* **Aim of the exercise**
Copy the entries below, starting with the line containing "What is the measured" and going on through the line containing "Answer: [240,668] → [568,550] → [153,286]". Swap every "camera" for "viewer" and leave everything else unchanged.
=-=-=
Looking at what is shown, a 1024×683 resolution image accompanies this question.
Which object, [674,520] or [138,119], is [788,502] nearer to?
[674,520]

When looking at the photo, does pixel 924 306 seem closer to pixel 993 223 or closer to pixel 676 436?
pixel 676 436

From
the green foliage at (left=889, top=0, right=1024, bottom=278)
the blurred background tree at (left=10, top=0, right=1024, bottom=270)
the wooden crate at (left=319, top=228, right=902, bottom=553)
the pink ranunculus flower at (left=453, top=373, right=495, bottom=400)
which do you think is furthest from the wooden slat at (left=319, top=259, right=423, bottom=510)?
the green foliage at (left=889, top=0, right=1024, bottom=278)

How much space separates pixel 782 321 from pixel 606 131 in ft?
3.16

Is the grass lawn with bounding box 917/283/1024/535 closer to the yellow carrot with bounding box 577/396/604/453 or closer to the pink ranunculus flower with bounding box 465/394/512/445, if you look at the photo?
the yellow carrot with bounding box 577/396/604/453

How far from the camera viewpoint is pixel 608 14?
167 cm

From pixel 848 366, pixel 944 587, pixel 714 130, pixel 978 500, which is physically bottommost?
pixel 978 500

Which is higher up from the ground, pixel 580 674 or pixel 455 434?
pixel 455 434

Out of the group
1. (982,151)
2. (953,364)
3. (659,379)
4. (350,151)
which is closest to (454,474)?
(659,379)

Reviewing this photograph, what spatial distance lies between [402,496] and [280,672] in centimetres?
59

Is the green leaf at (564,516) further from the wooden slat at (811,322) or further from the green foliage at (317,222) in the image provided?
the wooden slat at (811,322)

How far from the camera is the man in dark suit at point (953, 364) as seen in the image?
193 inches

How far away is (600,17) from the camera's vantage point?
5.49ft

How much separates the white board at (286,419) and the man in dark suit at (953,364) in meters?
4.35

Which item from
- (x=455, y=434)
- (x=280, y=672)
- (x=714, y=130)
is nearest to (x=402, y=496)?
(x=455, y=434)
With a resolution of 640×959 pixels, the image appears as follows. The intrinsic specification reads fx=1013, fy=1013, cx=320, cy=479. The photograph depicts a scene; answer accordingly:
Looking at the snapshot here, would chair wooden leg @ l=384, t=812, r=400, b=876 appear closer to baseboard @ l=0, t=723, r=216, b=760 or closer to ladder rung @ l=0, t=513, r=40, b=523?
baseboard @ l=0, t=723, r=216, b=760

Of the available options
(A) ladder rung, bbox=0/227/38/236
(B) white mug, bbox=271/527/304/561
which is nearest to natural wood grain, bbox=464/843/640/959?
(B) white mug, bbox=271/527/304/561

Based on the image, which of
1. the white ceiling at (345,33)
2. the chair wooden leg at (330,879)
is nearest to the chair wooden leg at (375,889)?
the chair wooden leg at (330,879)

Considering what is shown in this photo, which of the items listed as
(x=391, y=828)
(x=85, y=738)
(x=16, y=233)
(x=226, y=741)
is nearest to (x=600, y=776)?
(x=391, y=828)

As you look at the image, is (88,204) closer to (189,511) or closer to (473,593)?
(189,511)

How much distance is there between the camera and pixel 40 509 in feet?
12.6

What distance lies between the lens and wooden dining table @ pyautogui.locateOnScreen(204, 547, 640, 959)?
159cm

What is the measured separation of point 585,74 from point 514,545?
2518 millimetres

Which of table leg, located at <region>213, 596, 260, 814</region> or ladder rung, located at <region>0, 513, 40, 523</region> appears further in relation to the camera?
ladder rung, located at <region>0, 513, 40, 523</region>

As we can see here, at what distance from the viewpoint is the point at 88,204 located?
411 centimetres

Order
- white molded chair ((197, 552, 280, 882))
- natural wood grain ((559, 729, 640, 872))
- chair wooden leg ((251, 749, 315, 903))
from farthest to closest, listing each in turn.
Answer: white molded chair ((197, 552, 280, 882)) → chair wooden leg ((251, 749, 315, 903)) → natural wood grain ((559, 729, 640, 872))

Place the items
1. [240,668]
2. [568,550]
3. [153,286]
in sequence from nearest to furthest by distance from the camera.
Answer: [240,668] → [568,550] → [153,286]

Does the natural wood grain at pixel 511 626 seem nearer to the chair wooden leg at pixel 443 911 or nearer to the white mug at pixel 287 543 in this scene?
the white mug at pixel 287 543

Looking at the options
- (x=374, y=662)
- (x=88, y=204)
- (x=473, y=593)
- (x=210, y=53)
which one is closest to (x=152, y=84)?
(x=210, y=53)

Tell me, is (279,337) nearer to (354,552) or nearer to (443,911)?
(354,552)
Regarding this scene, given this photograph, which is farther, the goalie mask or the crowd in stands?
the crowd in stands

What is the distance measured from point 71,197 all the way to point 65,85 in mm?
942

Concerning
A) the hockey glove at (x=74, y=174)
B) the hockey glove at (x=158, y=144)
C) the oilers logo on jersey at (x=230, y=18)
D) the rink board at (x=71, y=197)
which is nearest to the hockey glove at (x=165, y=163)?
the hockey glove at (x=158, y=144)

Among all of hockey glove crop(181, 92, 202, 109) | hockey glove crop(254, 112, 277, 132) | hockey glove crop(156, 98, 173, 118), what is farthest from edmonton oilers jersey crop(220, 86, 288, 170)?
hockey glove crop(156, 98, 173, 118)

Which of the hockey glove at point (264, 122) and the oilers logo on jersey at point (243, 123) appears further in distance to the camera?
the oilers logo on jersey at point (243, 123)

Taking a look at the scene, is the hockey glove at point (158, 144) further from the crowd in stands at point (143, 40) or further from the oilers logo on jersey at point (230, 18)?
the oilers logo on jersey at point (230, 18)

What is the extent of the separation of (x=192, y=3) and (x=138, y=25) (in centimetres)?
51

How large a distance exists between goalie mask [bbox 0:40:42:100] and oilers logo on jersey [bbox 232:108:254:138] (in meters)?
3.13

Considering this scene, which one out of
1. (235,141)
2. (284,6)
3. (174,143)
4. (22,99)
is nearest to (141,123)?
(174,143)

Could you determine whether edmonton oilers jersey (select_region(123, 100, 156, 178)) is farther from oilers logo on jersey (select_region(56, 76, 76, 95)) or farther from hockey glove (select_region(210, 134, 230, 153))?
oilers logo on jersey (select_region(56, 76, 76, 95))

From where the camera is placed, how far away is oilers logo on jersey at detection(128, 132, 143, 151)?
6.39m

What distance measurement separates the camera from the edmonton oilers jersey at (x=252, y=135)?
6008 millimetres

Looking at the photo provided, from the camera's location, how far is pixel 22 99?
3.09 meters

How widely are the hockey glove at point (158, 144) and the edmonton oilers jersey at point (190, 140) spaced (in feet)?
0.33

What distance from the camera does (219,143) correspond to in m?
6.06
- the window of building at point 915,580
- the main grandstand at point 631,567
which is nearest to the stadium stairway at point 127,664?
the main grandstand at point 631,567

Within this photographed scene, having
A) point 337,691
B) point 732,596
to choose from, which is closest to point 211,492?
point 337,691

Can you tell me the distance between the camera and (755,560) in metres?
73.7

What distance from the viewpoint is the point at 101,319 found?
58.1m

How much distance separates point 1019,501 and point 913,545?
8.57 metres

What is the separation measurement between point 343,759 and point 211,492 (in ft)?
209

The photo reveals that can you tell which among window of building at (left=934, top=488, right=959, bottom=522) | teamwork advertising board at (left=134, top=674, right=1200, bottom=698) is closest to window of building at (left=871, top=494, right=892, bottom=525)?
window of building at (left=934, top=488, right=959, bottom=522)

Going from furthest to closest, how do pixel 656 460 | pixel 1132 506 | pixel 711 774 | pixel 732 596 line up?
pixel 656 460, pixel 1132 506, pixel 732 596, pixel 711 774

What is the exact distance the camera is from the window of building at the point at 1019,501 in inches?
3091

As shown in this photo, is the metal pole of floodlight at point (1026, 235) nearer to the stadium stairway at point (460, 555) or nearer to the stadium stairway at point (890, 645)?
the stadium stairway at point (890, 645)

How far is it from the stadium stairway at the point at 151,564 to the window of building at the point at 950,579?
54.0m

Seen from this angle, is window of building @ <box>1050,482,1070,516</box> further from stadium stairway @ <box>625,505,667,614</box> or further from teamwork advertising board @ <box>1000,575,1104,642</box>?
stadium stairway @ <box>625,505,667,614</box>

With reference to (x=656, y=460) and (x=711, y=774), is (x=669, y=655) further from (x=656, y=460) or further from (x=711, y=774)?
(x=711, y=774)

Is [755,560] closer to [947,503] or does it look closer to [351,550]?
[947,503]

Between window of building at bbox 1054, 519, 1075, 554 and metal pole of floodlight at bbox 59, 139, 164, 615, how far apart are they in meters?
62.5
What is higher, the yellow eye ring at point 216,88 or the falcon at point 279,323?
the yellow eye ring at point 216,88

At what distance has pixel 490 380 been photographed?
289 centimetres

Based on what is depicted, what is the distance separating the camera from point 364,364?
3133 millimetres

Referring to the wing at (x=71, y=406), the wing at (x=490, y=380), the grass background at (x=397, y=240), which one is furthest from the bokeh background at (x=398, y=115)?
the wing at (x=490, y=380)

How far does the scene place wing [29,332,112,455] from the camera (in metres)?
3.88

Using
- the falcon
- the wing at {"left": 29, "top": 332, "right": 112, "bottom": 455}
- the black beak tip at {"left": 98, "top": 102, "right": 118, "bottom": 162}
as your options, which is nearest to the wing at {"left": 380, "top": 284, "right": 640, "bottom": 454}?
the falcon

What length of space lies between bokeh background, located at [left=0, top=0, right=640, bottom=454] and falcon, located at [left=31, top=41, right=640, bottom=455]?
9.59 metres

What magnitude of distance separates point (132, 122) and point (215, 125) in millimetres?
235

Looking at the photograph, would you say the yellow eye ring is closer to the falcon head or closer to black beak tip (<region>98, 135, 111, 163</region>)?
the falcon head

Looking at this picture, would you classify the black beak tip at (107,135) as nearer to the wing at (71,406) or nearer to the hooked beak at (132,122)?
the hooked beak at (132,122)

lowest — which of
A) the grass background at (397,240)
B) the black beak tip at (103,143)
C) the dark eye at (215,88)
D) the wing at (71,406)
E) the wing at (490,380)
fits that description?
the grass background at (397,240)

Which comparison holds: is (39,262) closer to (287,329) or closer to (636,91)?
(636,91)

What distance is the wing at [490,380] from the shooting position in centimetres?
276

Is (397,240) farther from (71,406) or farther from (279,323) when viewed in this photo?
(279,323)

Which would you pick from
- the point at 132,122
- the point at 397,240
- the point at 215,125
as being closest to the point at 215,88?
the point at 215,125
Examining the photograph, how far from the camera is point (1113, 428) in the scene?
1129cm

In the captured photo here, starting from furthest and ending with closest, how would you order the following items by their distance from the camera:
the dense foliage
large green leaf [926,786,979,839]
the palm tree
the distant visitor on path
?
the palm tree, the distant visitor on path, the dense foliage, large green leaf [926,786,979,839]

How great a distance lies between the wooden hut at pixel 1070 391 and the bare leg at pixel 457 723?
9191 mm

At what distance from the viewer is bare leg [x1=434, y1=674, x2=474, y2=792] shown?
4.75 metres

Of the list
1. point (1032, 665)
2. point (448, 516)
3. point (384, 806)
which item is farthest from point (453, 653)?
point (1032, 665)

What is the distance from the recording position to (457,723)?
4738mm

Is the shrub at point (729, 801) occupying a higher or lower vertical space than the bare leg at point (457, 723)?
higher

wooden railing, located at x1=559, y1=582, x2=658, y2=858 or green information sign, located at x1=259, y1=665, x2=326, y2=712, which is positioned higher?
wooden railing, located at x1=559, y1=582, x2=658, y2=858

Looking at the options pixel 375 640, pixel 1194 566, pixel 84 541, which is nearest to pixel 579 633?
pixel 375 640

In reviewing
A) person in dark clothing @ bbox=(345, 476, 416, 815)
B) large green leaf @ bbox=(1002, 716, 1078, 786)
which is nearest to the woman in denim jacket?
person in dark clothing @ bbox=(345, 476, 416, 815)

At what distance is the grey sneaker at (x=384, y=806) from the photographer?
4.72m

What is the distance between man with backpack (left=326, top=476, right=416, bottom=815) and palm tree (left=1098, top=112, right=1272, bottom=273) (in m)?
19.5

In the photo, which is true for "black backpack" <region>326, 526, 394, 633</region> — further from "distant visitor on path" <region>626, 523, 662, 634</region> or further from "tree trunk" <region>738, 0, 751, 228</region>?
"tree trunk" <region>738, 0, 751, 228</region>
=-=-=
* **Task result**
What is the measured separation of point 585,74 from point 514,545?
2518 millimetres

Which of table leg, located at <region>213, 596, 260, 814</region> or ladder rung, located at <region>0, 513, 40, 523</region> appears further in relation to the viewer?
ladder rung, located at <region>0, 513, 40, 523</region>

As we can see here, at what distance from the viewpoint is the point at 88,204 located?
411 centimetres

Order
- white molded chair ((197, 552, 280, 882))
- natural wood grain ((559, 729, 640, 872))
- chair wooden leg ((251, 749, 315, 903))
from farthest to closest, listing each in turn.
Answer: white molded chair ((197, 552, 280, 882)) → chair wooden leg ((251, 749, 315, 903)) → natural wood grain ((559, 729, 640, 872))

Place the items
1. [240,668]
2. [568,550]
3. [153,286]
in sequence from nearest to furthest by distance from the viewer.
Answer: [240,668] → [568,550] → [153,286]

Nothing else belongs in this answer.